[Provided data — start]

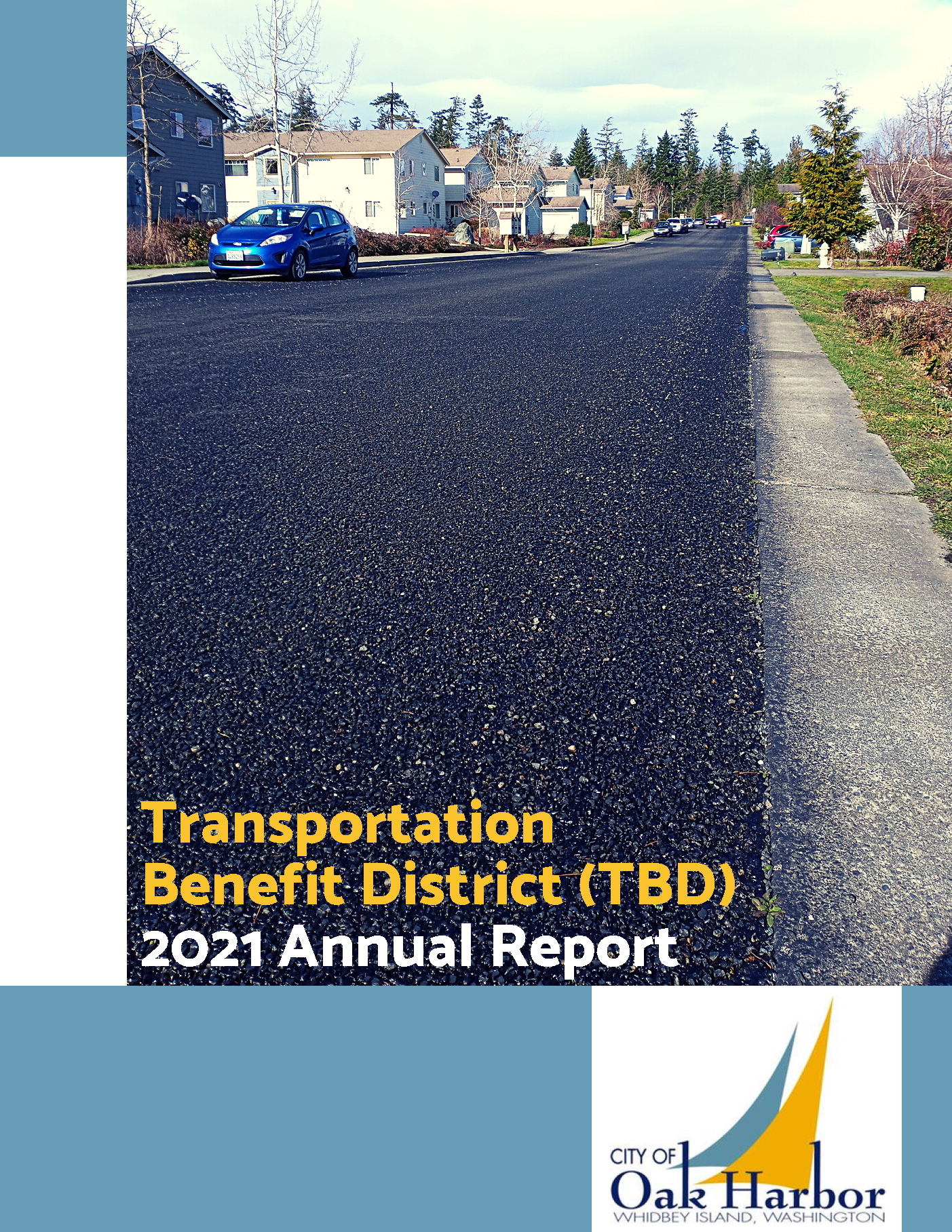 Transportation Benefit District (TBD)
2021 Annual Report

CITY OF
Oak Harbor
WHIDBEY ISLAND, WASHINGTON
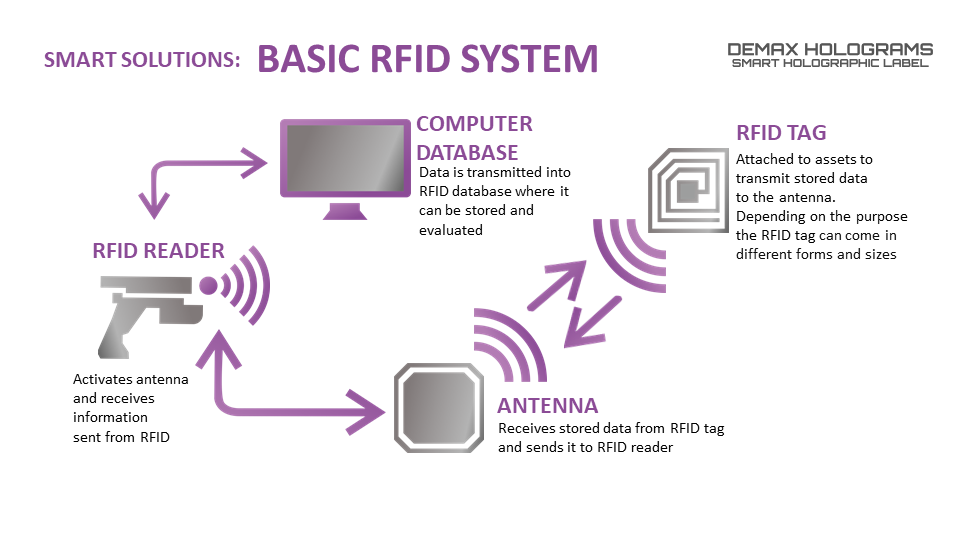 SMART SOLUTIONS: BASIC RFID SYSTEM

DEMAX HOLOGRAMS
SMART HOLOGRAPHIC LABEL

COMPUTER DATABASE
Data is transmitted into RFID database where it can be stored and evaluated

RFID TAG
Attached to assets to transmit stored data to the antenna. Depending on the purpose the RFID tag can come in different forms and sizes

RFID READER
Activates antenna and receives information sent from RFID

ANTENNA
Receives stored data from RFID tag and sends it to RFID reader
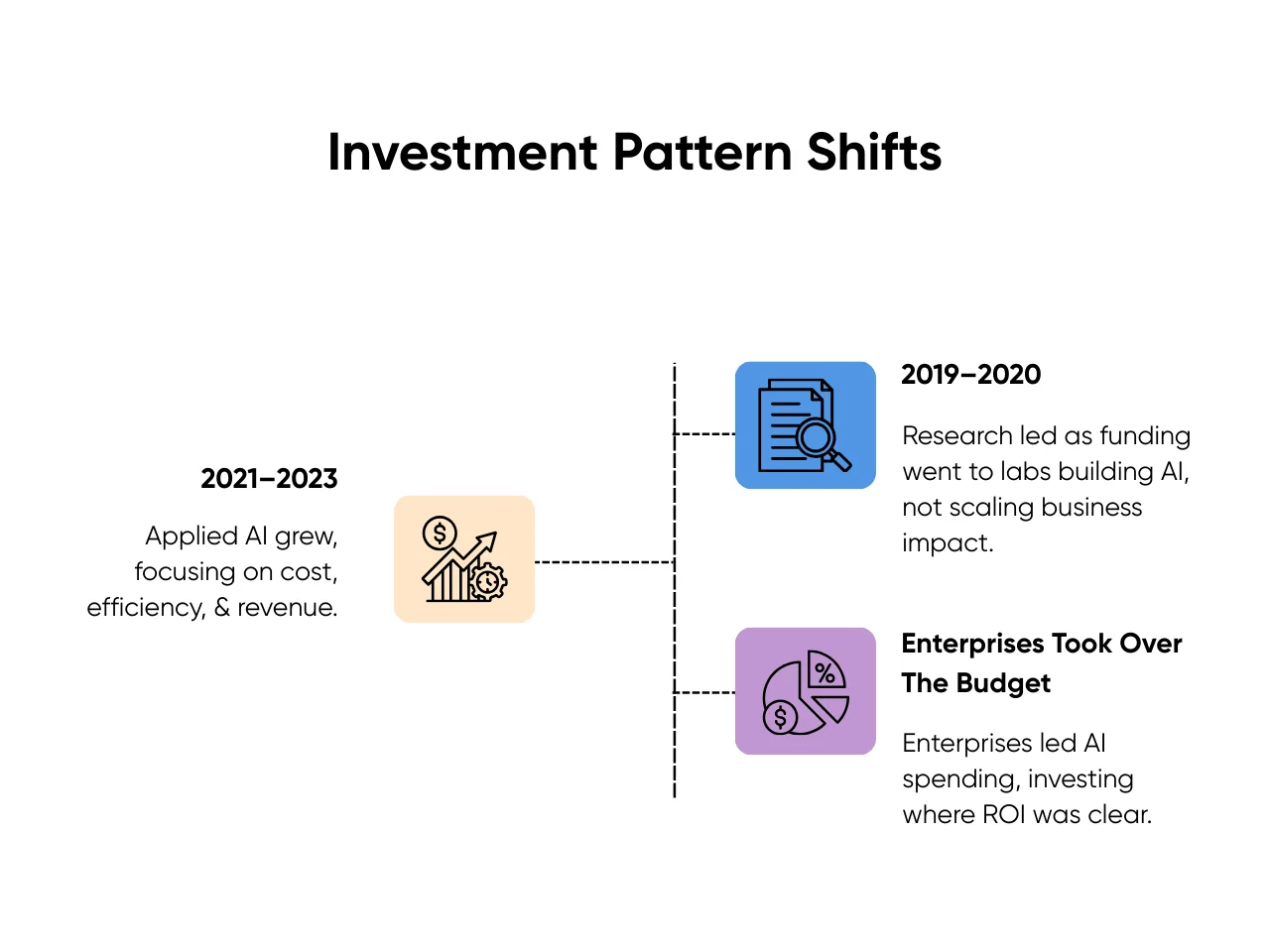 Investment Pattern Shifts

2021–2023

Applied AI grew, focusing on cost, efficiency, & revenue.

2019–2020

Research led as funding went to labs building AI, not scaling business impact.

Enterprises Took Over The Budget

Enterprises led AI spending, investing where ROI was clear.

[Provided data — finish]

#### The problem
Restate each entry word for word, leaving out any pictures.

#### Solution to the exercise
 Transportation Benefit District (TBD)
2021 Annual Report

CITY OF
Oak Harbor
WHIDBEY ISLAND, WASHINGTON
 SMART SOLUTIONS: BASIC RFID SYSTEM

DEMAX HOLOGRAMS
SMART HOLOGRAPHIC LABEL

COMPUTER DATABASE
Data is transmitted into RFID database where it can be stored and evaluated

RFID TAG
Attached to assets to transmit stored data to the antenna. Depending on the purpose the RFID tag can come in different forms and sizes

RFID READER
Activates antenna and receives information sent from RFID

ANTENNA
Receives stored data from RFID tag and sends it to RFID reader
 Investment Pattern Shifts

2021–2023

Applied AI grew, focusing on cost, efficiency, & revenue.

2019–2020

Research led as funding went to labs building AI, not scaling business impact.

Enterprises Took Over The Budget

Enterprises led AI spending, investing where ROI was clear.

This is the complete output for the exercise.